Diving into Palo Alto Networks logs using Insight Investigator, Part I

Posted by Kyle Allen Banta Yoshida on May 24, 2019

When Palo Alto Networks endpoint logs and firewall logs are indexed within Splunk, security analysts have access to valuable data, which can be used to ensure the health and security of their organization’s network. By installing the Splunk for Palo Alto Networks application, it will leverage the data visibility provided by Palo Alto Networks’s firewalls and endpoint protection.

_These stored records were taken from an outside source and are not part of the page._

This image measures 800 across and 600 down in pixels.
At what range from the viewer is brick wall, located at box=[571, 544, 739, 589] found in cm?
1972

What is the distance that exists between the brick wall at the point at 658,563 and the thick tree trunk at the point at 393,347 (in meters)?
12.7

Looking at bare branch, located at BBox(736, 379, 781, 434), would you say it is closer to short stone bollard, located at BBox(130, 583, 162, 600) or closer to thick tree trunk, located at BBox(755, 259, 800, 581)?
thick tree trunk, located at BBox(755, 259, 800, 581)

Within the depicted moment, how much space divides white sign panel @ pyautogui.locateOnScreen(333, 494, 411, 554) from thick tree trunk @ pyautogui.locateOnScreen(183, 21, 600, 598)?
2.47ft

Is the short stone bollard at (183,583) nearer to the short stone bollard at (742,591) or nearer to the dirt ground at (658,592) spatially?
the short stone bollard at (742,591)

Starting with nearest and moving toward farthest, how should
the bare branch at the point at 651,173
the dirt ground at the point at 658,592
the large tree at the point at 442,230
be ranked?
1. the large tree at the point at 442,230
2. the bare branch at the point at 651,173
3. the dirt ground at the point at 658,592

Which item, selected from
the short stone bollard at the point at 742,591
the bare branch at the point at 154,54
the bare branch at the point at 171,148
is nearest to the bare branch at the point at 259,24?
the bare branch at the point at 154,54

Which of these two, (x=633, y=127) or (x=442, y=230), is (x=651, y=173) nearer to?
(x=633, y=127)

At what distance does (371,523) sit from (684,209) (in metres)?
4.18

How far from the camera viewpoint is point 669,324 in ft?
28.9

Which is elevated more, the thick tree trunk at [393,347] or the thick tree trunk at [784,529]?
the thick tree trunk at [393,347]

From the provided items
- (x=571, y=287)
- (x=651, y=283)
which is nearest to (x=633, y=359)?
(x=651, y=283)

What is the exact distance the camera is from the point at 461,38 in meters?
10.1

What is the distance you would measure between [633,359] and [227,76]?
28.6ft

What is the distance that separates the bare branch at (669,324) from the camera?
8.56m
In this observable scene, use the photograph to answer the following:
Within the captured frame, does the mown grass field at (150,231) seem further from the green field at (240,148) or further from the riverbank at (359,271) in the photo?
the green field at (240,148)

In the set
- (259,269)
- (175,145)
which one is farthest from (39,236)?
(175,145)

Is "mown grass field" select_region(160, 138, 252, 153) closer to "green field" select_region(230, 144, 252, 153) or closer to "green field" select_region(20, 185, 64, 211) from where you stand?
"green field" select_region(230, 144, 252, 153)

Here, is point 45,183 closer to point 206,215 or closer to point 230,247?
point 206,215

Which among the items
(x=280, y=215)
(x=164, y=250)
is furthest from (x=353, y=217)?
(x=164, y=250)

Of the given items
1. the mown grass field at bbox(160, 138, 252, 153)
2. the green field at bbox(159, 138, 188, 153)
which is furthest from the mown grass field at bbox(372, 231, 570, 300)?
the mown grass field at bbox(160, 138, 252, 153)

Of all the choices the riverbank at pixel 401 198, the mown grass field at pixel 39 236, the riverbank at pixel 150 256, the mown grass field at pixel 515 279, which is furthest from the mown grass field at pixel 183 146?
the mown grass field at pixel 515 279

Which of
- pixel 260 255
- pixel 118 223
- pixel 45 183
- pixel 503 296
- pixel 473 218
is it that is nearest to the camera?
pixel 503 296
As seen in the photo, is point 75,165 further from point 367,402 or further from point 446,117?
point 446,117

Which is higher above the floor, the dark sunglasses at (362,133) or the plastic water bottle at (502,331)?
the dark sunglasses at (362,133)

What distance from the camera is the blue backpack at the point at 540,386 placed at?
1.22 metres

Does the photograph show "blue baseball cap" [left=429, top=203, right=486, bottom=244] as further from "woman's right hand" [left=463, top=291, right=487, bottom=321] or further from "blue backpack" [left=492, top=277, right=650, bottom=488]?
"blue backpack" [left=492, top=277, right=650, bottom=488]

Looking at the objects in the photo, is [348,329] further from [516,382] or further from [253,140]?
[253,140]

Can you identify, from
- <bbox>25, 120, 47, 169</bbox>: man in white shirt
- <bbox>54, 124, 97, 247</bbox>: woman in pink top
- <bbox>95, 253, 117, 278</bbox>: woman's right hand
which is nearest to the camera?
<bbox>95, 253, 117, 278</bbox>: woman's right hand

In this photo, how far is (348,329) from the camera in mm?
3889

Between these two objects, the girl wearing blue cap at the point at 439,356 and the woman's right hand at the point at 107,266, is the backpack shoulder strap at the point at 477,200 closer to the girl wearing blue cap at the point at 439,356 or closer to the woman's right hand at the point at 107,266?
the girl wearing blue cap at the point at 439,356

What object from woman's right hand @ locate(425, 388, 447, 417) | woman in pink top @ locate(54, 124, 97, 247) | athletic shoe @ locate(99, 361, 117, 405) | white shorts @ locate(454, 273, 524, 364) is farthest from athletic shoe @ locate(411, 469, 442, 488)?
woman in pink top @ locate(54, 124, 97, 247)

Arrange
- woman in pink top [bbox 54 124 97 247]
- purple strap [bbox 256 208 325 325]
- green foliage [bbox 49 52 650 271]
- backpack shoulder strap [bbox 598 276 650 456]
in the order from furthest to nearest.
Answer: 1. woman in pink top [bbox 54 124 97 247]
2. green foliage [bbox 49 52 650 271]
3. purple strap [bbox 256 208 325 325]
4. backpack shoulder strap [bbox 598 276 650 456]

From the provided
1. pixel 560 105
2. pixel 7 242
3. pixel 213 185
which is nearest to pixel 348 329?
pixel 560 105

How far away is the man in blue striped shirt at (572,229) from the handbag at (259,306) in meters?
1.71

Combine this data with Insight Engines’ flagship products; allow analysts and your security teams to gain incredible insights into your Palo Alto Networks log data. Insight Investigator grants your analysts the ability to harness the innately intuitive power of crafting complex queries and visualizations using simple natural English language. Insight Analyzer grants unparalleled access into the source types and data models you have, and lets you know which ones you do not. This informs what you can do to keep your security posture up to date. Once you have the Palo Alto Networks App for Splunk installed, use Insight Engines to leverage the Palo Alto Networks data models to start unlocking the power of Splunk.

Within Insight Analyzer’s Data Model Coverage view:

For this purpose of this article, in this specific implementation of Splunk and the Insight Engines applications, you can see that the Palo Alto Networks Firewall Logs data model is available to Insight Investigator, and we have these source types feeding the data model:

  • pan:config
  • pan:correlation
  • pan:system
  • pan:threat
  • pan:traffic

Which allows us to ask questions of our data, like these:

  • “Show me PAN traffic by source, destination, and user”
  • “What are top categories across all PAN traffic?”
  • “What are the top PAN threats by URL and host?”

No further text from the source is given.